Саккар, удивленный этим вопросом, откровенно выразил свою досаду.
– С братом… О! Он сам по себе. Мой братец не отличается нежными чувствами.
– Тем хуже! – отрезал Дегрэмон. – Я с вами, если он за вас… Вы понимаете, я не хочу вас обидеть.
Саккар с гневом протестовал. На что им Бутон? Он только свяжет их по рукам и по ногам. Но в то же время тайный голос подсказывал ему, что следовало бы обеспечить, по крайней мере, нейтралитет великого человека. Однако он грубо отказывался.
– Нет, нет, он всегда поступал со мной по-свински.
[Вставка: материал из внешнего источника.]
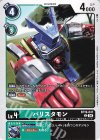  BT19-047 C バリスタモン 
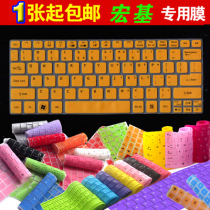 136宏基 Aspire one 756 725 V5 171 121 131 S3 S5超级本键盘膜 价格:9.00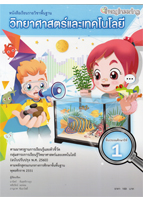 หนังสือเรียนรายวิชาพื้นฐานวิทยาศาสตร์และเทคโนโลยี ป.1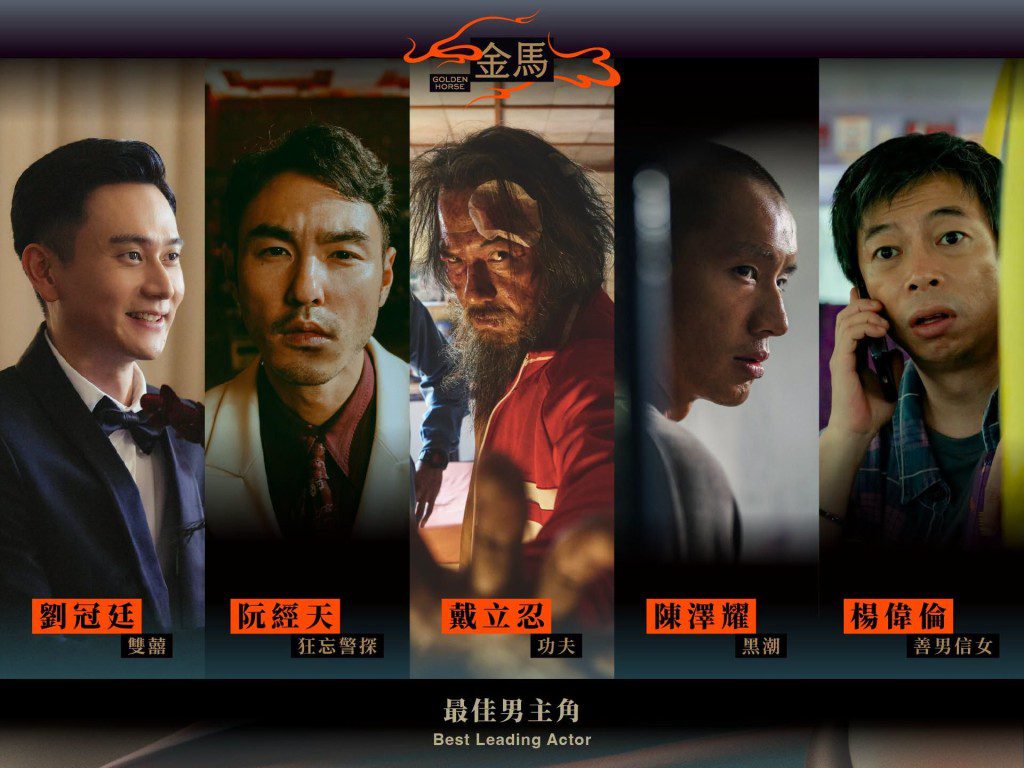 金馬獎影帝之爭,香港代表楊偉倫憑《善男信女》將與《狂忘警探》阮經天及《功夫》戴立忍等同台競逐。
Я ни за что не сделаю первого шага.
– Послушайте, – сказал Дегрэмон, – я ожидаю Гюрз к пяти часам, у меня есть до него дело… Отправляйтесь в законодательный корпус, расскажите о вашем проекте Гюрэ, он передаст о нем Ругону, узнает его мнение и сообщит нам в 5 часов… Хотите, в пять часов у меня!
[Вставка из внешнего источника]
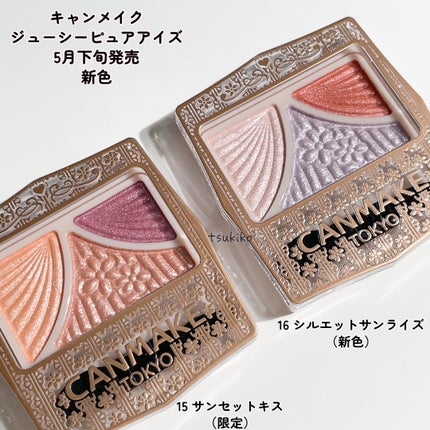 ジューシーピュアアイズ/キャンメイク/アイシャドウパレットを使ったクチコミ(2枚目)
Саккар, опустив голову, обдумывал его предложение.
– Бог мой, если вы уж непременно хотите.
– О, непременно! Без Ругона – ничего; с Ругоном – все, что вам угодно.
– Хорошо, я отправлюсь.
Они пожали друг другу руки, и Саккар хотел уже уйти, когда Дегрэмон остановил его.
– Да, если вы увидите, что дела идут на лад, зайдите к маркизу Богэн и Седиллю, скажите им, что я участвую в деле, и предложите присоединиться к нам. Мне бы хотелось, чтобы они тоже приняли участие.
У ворот Саккара ожидал фиакр, который он оставил за собой, хотя ему нужно было только спуститься на другой конец улицы, чтобы попасть к себе. Он отпустил его, рассчитывая после завтрака отправиться в своем экипаже, и пошел домой. Его не ждали; кухарка сама подала ему кусок холодного мяса, который он проглотил наскоро, ругаясь с кучером, заявившим, что, по словам ветеринара, лошадь нельзя было запрягать три-четыре дня. Он бранил кучера за небрежность, грозил ему Каролиной, которая приведет их в порядок. Наконец, велел ему, по крайней мере, отыскать фиакр.
На улице снова хлынул целый потоп, и Саккару более четверти часа пришлось дожидаться кареты. Он вскочил в нее под проливным дождем, крикнув кучеру:
– В законодательный корпус!
Ему хотелось приехать до начала заседания, чтобы застать Гюрз свободным и потолковать с ним на досуге. К несчастию, в этот день ожидались бурные дебаты, один из членов левой намеревался возбудить вечный вопрос о Мексике; Ругон, без сомнения, должен был отвечать.